App developers have also put their own spin on the star chart by developing a number of free smartphone apps for stargazers. SkyView Free, for instance, is an app with a sleek and modern feel that shows detailed descriptions of objects in the sky among many other handy features.
Keeping your eyes well-adjusted to the darkness is important for seeing the whole array of stars in the sky, but viewing any white light, like phones, flashlights, or car lights, will spoil the stars for your eyes until they can readjust again, which takes about 30 minutes. Instead of using white light, use red-tinted light to maintain dark adaption.

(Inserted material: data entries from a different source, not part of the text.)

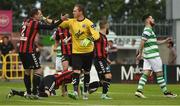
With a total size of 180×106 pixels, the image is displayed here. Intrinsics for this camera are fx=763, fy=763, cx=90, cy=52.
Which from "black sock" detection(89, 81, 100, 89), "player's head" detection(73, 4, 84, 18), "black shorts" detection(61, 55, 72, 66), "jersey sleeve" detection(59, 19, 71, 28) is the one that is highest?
"player's head" detection(73, 4, 84, 18)

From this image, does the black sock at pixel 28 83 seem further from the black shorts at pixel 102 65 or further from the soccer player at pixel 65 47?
the black shorts at pixel 102 65

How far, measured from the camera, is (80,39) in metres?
18.0

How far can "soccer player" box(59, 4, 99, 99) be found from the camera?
18.0m

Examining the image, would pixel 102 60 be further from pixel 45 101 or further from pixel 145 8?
pixel 145 8

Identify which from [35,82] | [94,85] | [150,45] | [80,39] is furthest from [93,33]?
[94,85]

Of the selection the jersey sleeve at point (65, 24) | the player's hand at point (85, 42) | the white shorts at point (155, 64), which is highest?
the jersey sleeve at point (65, 24)

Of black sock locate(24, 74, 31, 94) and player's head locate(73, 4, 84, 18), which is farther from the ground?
player's head locate(73, 4, 84, 18)

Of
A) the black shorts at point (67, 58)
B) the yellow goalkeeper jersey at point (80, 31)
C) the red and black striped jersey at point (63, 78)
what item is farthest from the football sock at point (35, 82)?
the black shorts at point (67, 58)

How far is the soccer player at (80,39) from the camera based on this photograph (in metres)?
18.0

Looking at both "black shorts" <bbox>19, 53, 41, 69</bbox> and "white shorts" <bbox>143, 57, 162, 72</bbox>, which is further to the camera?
"white shorts" <bbox>143, 57, 162, 72</bbox>

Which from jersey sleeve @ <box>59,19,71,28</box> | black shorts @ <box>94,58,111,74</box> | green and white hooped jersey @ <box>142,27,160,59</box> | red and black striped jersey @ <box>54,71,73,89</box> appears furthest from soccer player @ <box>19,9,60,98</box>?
green and white hooped jersey @ <box>142,27,160,59</box>

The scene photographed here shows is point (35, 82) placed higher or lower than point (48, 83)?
higher

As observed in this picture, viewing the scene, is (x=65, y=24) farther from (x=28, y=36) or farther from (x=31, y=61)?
(x=31, y=61)

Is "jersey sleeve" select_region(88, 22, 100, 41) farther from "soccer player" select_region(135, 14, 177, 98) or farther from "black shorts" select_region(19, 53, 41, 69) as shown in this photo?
"soccer player" select_region(135, 14, 177, 98)
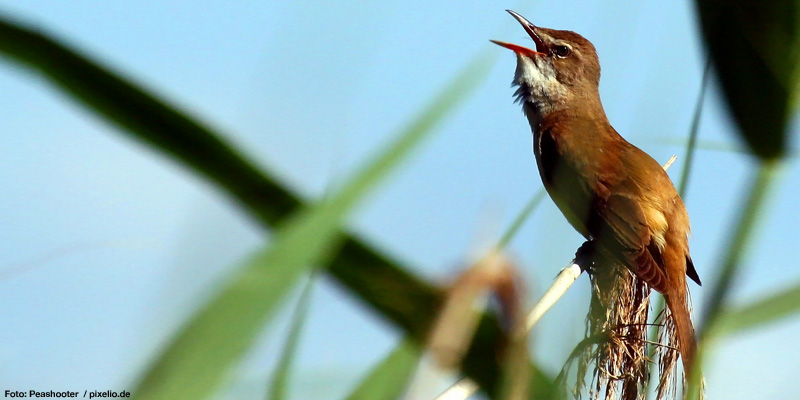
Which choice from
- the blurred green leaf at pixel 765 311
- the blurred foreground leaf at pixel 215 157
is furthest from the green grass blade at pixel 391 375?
the blurred green leaf at pixel 765 311

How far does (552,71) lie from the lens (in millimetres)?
5332

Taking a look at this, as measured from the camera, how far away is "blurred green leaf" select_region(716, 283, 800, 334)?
1.42m

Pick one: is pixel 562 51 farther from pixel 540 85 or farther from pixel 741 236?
pixel 741 236

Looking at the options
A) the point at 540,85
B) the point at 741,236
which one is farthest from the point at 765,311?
the point at 540,85

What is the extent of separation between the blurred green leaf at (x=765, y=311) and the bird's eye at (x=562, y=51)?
13.4 feet

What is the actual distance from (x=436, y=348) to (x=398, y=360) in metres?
0.35

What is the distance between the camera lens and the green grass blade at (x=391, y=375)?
94cm

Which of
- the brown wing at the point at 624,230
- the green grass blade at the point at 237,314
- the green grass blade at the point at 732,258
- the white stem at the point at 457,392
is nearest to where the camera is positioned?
the green grass blade at the point at 237,314

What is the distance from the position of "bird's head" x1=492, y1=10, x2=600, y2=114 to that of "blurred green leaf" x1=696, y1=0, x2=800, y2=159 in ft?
12.2

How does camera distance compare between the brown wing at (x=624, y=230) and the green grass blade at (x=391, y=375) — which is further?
the brown wing at (x=624, y=230)

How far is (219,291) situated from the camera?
72 centimetres

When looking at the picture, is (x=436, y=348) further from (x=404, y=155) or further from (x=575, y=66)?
(x=575, y=66)

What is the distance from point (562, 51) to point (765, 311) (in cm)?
413

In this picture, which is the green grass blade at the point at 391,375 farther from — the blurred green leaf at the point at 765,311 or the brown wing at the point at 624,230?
the brown wing at the point at 624,230
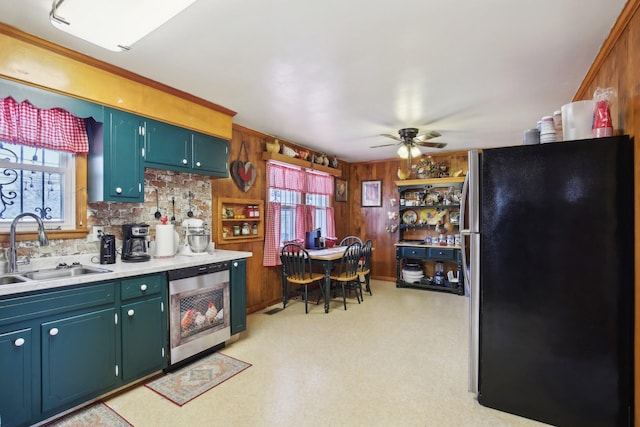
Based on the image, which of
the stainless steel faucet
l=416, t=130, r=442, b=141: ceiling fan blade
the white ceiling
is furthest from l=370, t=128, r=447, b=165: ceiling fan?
the stainless steel faucet

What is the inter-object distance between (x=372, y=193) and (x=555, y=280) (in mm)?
4621

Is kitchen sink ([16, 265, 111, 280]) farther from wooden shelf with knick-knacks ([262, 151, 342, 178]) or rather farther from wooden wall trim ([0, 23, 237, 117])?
wooden shelf with knick-knacks ([262, 151, 342, 178])

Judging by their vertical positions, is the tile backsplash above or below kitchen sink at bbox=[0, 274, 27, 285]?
above

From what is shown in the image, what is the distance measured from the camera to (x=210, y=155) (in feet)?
10.8

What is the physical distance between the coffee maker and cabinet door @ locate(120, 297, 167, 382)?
1.50 ft

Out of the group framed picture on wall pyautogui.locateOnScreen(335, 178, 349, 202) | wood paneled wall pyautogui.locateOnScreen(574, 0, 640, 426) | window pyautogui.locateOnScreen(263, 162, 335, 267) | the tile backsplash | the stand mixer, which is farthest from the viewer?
framed picture on wall pyautogui.locateOnScreen(335, 178, 349, 202)

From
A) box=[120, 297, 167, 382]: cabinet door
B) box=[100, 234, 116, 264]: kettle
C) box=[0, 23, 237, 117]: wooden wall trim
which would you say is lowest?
box=[120, 297, 167, 382]: cabinet door

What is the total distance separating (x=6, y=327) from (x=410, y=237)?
5567 millimetres

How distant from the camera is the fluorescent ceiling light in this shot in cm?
152

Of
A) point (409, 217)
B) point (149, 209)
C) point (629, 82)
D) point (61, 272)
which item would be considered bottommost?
point (61, 272)

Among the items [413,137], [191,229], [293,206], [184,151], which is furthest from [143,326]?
[413,137]

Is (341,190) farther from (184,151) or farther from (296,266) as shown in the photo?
(184,151)

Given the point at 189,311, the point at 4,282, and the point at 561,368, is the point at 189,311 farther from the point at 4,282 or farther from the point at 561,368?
the point at 561,368

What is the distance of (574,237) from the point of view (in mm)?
1897
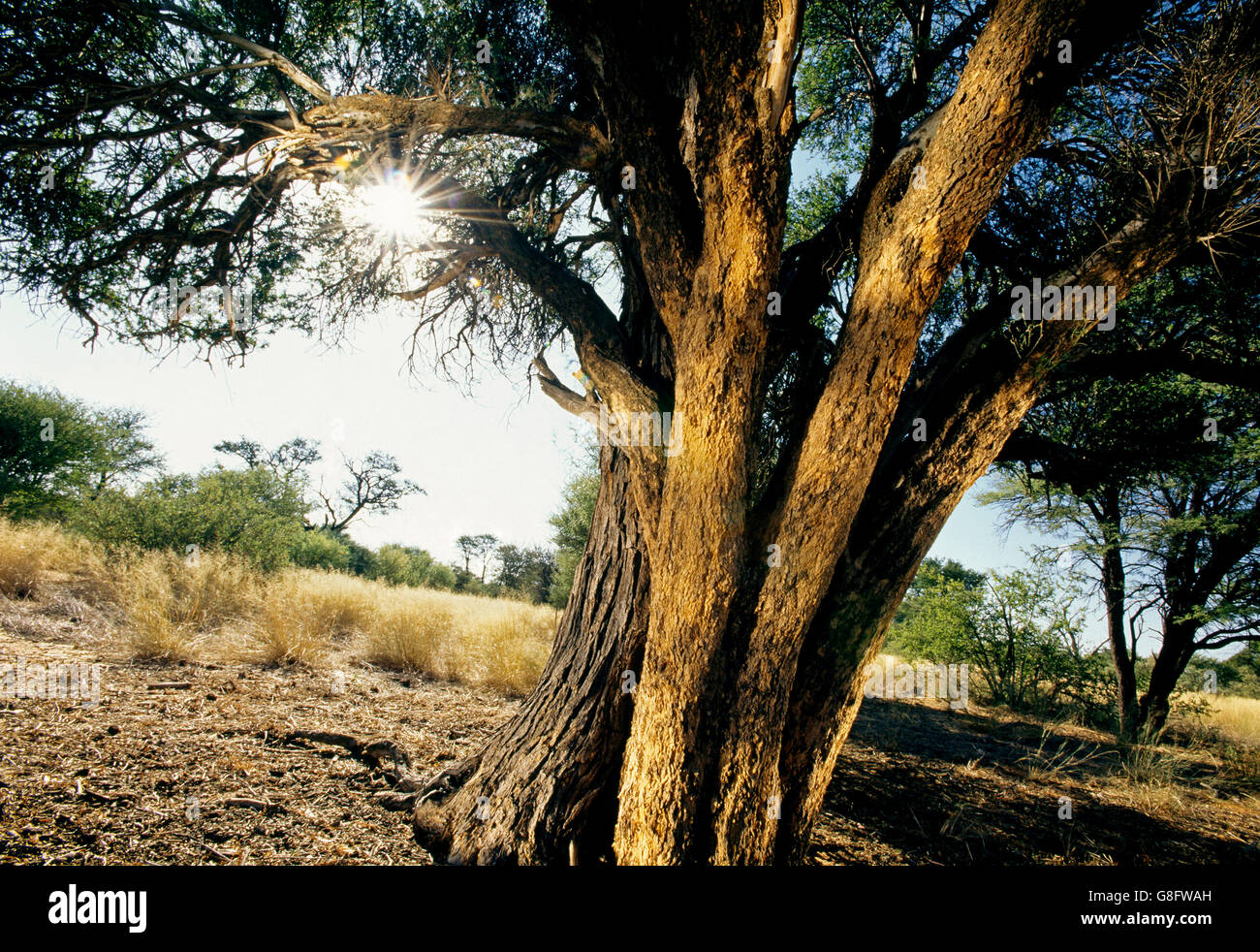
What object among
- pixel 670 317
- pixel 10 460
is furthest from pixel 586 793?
pixel 10 460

“You’ve probably experienced looking at bright snow or something similar and then found that it is difficult to see for some time after that. In contrast, when your eyes are dark adapted you can see faint objects well for a long time as long as you don’t expose your eyes to bright lights. It is impressive how well you can see the stars at night after the rods in your eye have settled down from being over-stimulated by bright lights such as headlights, streetlights, and computer screens,” Heidi Morris said.
Whether you have more gear than NASA or only your enthusiasm, viewing the bright night sky is a sight you and your family will never forget.
Join a group
The Pajarito Astronomers is tentatively scheduled to hold Los Alamos County-sponsored dark-sky nights at Spirio Field in White Rock on the following dates: July 18, Aug. 22, Sept. 19, and Oct. 10. The June 20 event has been cancelled due to COVID-19 rules.